PROVIDED PASSAGE:

| Svelte Hacker News

points by tokenadult 13 years ago

From the article: "Using Survata, a web-based market research service"

Well, that's the problem that caused the crazy results that most comments here are mentioning. That's a voluntary response survey, which means that it almost surely doesn't represent the general population. (By the way, my first answer to a question like that would be "Huawei," but then I could think of plenty more, including brands that are only sold in China, which I have visited.)

Here's a FAQ about the junk data from voluntary response surveys: As I commented previously when we had a poll on the ages of HNers, the data can't be relied on to make such an inference. That's because the data are not from a random sample of the relevant population. One professor of statistics, who is a co-author of a highly regarded AP statistics textbook, has tried to popularize the phrase that "voluntary response data are worthless" to go along with the phrase "correlation does not imply causation." Other statistics teachers are gradually picking up this phrase.

SUPPLIED DATA:
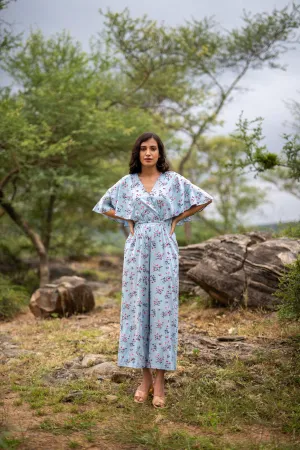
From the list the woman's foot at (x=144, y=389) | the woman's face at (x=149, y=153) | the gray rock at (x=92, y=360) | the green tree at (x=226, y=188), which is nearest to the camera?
the woman's foot at (x=144, y=389)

WHAT THE TASK REQUIRES:
Could you carry the Hacker News comment on voluntary response surveys forward from its last sentence? The data have no part in this.

RESPONSE FOR THIS EXERCISE:
-----Original Message----- From: Paul Velleman [SMTPfv2@cornell.edu] Sent: Wednesday, January 14, 1998 5:10 PM To: apstat-l@etc.bc.ca; Kim Robinson Cc: mmbalach@mtu.edu Subject: Re: qualtiative study

Sorry Kim, but it just aint so. Voluntary response data are worthless. One excellent example is the books by Shere Hite. She collected many responses from biased lists with voluntary response and drew conclusions that are roundly contradicted by all responsible studies. She claimed to be doing only qualitative work, but what she got was just plain garbage. Another famous example is the Literary Digest "poll". All you learn from voluntary response is what is said by those who choose to respond. Unless the respondents are a substantially large fraction of the population, they are very likely to be a biased -- possibly a very biased -- subset. Anecdotes tell you nothing at all about the state of the world. They can't be "used only as a description" because they describe nothing but themselves.

http://mathforum.org/kb/thread.jspa?threadID=194473&tsta...

For more on the distinction between statistics and mathematics, see "Advice to Mathematics Teachers on Evaluating Introductory Statistics Textbooks"

http://statland.org/MyPapers/MAAFIXED.PDF

and "The Introductory Statistics Course: A Ptolemaic Curriculum?"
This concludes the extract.